Retirees Association

WSU Guardian Letter to the Editor: AAUP and SGA co-sign letter of demands to university president

Cheif Holden speaks to SGA meeting

Excerpt from the Wright State Guardian

The following letter to the editor was submitted to Wright State President Sue Edwards on Nov. 16, 2023:

The leadership of the American Association of University Professors, Wright State University chapter (AAUP-WSU) and the Student Government Association (SGA) are writing to express a number of concerns — and to request full transparency — regarding the University’s handling of an incident that occurred on Friday, September 15, 2023.

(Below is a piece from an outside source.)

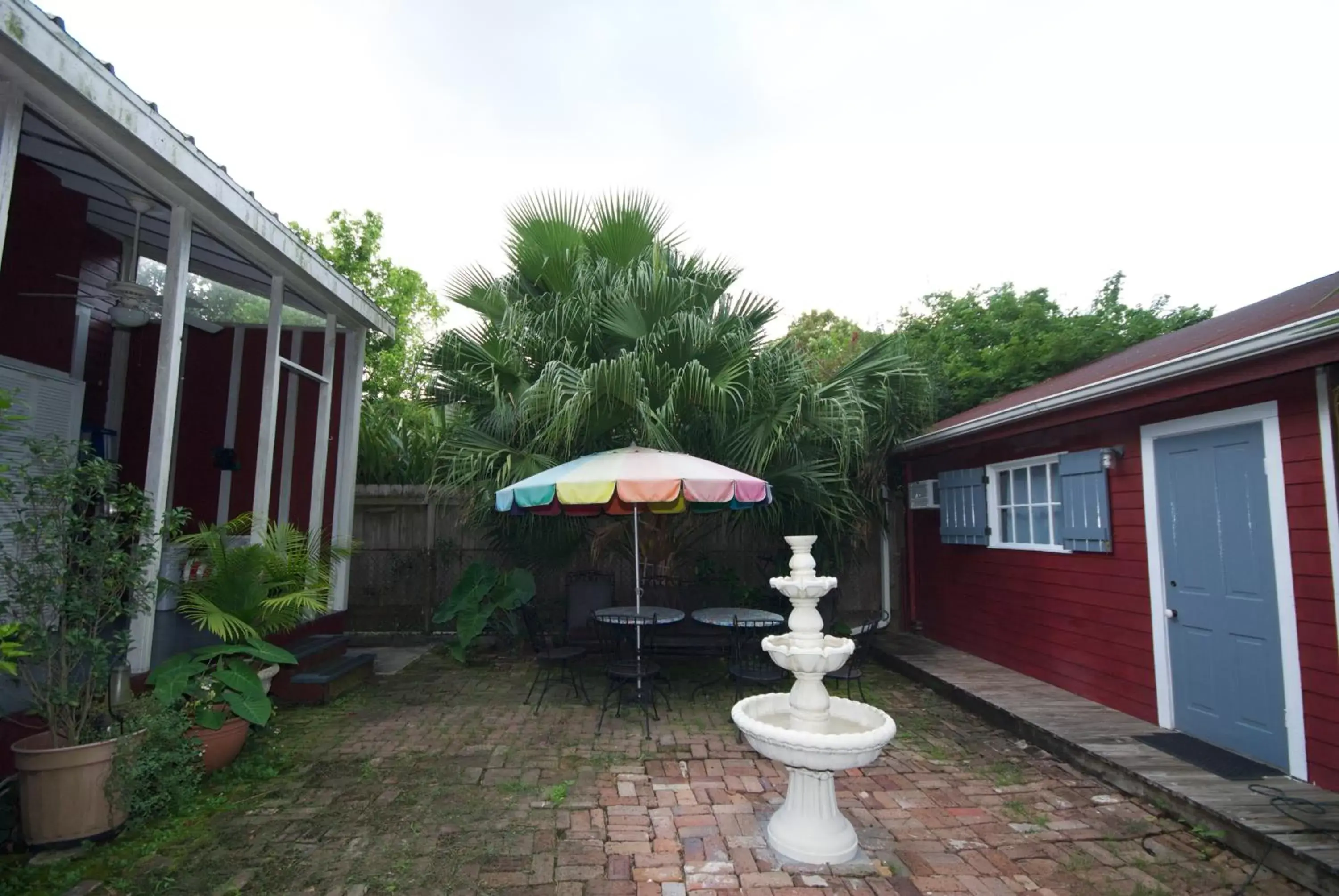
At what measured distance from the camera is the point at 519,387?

In the aftermath of this incident, several very troubling facts have come to light about campus safety and the quality of Wright State’s Counseling and Wellness Services. It appears that there were several distinct failures within and external to the University. These include:

  1. The individual responsible for the 9/15 incident entered The Hangar in Allyn Hall carrying a training rifle that was property of the WSU ROTC. This raises serious concerns about the security measures in place at the ROTC facilities.
     
  2. While the WSU police department responded promptly to reports of a person with a weapon in Allyn Hall, news of the incident had already begun to spread across the campus and social media. At no point was an “all clear” message sent through the WSU Emergency Alert system; consequently, numerous faculty and students were left sheltering in place, uncertain whether it was safe for them to move about the campus.
     
  3. Testimony offered by a current WSU student during the 9/19/23 Special Meeting of the SGA indicated that when the individual responsible for the 9/15/23 incident was released from the Greene County Jail, he was not released into the custody of a family member, physician, or mental health professional. Rather, he was released into the custody of several members of his former fraternity, who were — quite understandably — very uncomfortable with the situation and uncertain of how to deal with it. Their circumstances were made even more uncomfortable because the WSU police department made no effort to contact them before dropping off the individual at their off-campus residence. It was only through these students’ actions that the individual was transported to a mental health treatment facility. When the facility refused to admit him, one of the students put the individual up in a hotel for the night with his own money.
     
  4. During the same meeting, numerous students documented the inability of WSU’s Counseling and Wellness Services to meet their needs. They noted, for example, that several friends of the individual responsible for the events of 9/15/23 had reached out with concerns about the student’s mental state and had been largely rebuffed. Other students expressed their own frustrations about their interactions with the university’s mental wellness services, including the lack of available on-campus counseling services and the outsourced care hotline’s tendency to hang up on emergency calls.

We understand that the incident and its aftermath are the subject of an ongoing investigation on the part of WSU’s administration. However, the safety of our campus, and the services available to its faculty, staff, and students are a matter of concern for the entire campus community, not just for the administration. We are therefore requesting that this investigative process be not only thorough but above all, transparent.